#### Provided records

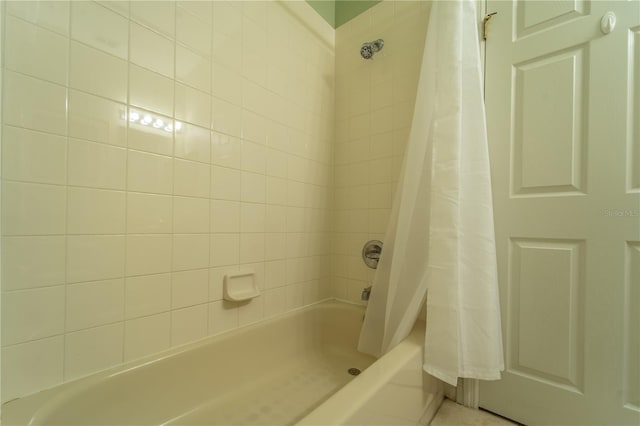 bathroom with shower / bathtub combination with curtain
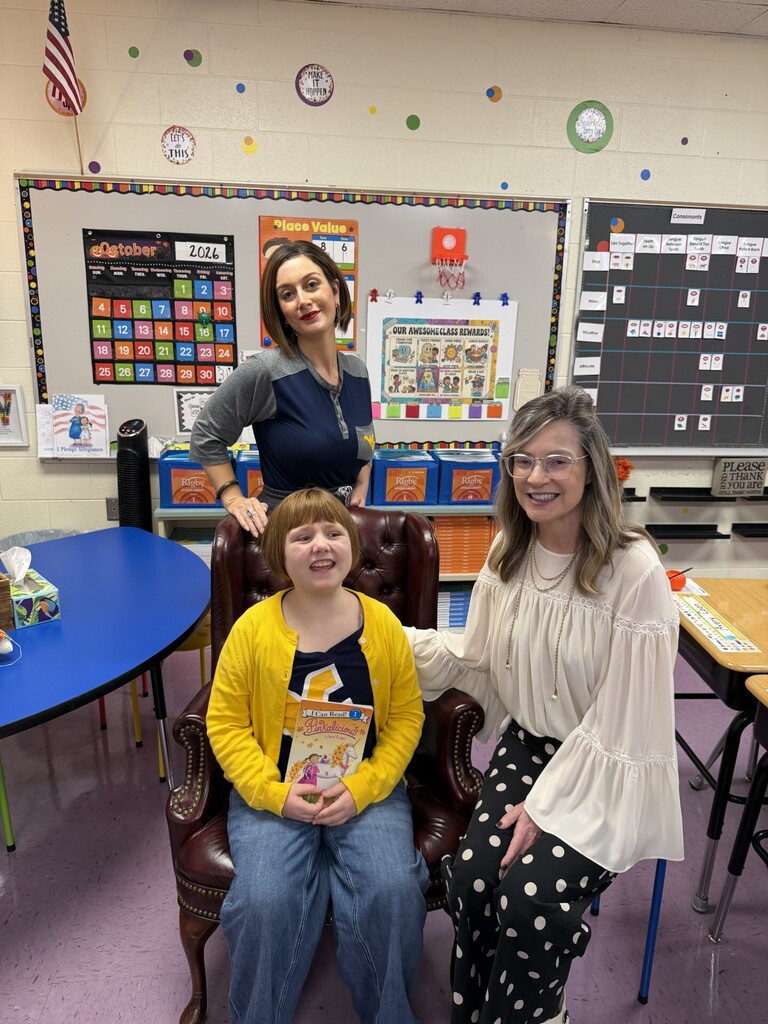 student with mom and principal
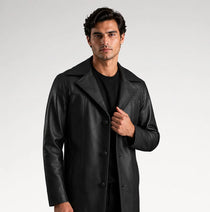 A man modeling a black leather-like coat over a black outfit, standing against a light gray studio background.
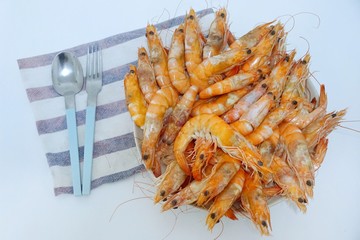 Blurred image of steamed shrimp in white plate on white table ready to eat, set of dinner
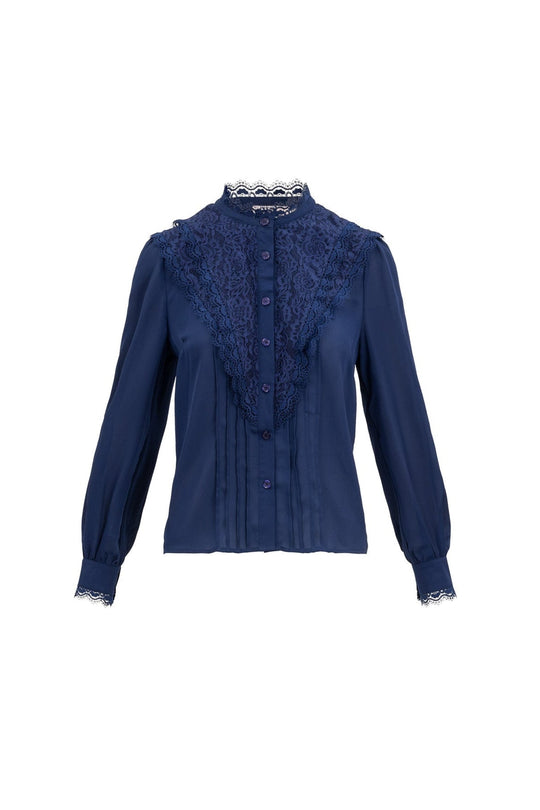 The Blythe Blouse in Navy by Ivy City Co is a long-sleeve blouse featuring a lace-trimmed neckline, nursing-friendly button-down front, pleated details, and lace accents on the collar and cuffs.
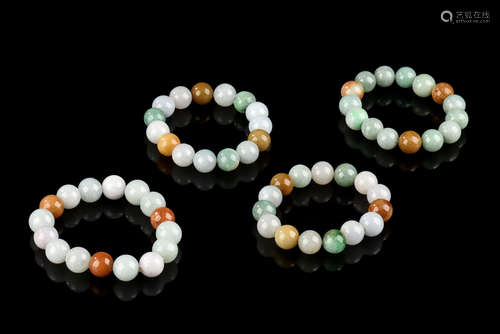 GROUP OF FOUR JADEITE ROUND BEADS BRACELETS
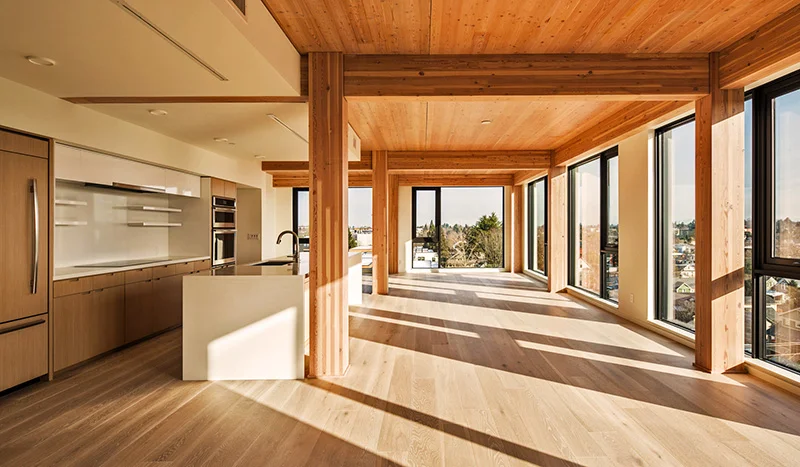 Above: The combination of exposed CLT wooden ceilings and exposed glulam posts and beams on a grid with oak floors lends a warm wooden patina to the units, offset by vertical white drywall panels between the windows on the three sides of the unit an…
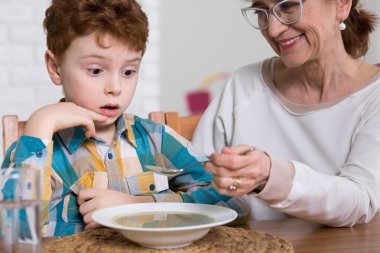 Zavallı yiyen çocuk öğle yemeği sırasında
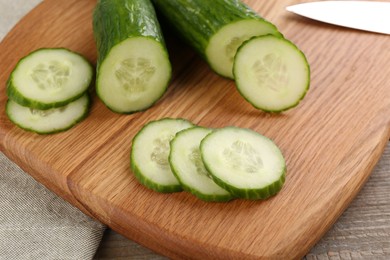 Photo of Cucumbers. knife and cutting board on table, closeup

########

What to do
Please swap "white" for "ivory" wherever it appears in the data above and write out every line again, leaving the rest unchanged. Omit the pictures from your answer.

Exercise output
 bathroom with shower / bathtub combination with curtain
 student with mom and principal
 A man modeling a black leather-like coat over a black outfit, standing against a light gray studio background.
 Blurred image of steamed shrimp in ivory plate on ivory table ready to eat, set of dinner
 The Blythe Blouse in Navy by Ivy City Co is a long-sleeve blouse featuring a lace-trimmed neckline, nursing-friendly button-down front, pleated details, and lace accents on the collar and cuffs.
 GROUP OF FOUR JADEITE ROUND BEADS BRACELETS
 Above: The combination of exposed CLT wooden ceilings and exposed glulam posts and beams on a grid with oak floors lends a warm wooden patina to the units, offset by vertical ivory drywall panels between the windows on the three sides of the unit an…
 Zavallı yiyen çocuk öğle yemeği sırasında
 Photo of Cucumbers. knife and cutting board on table, closeup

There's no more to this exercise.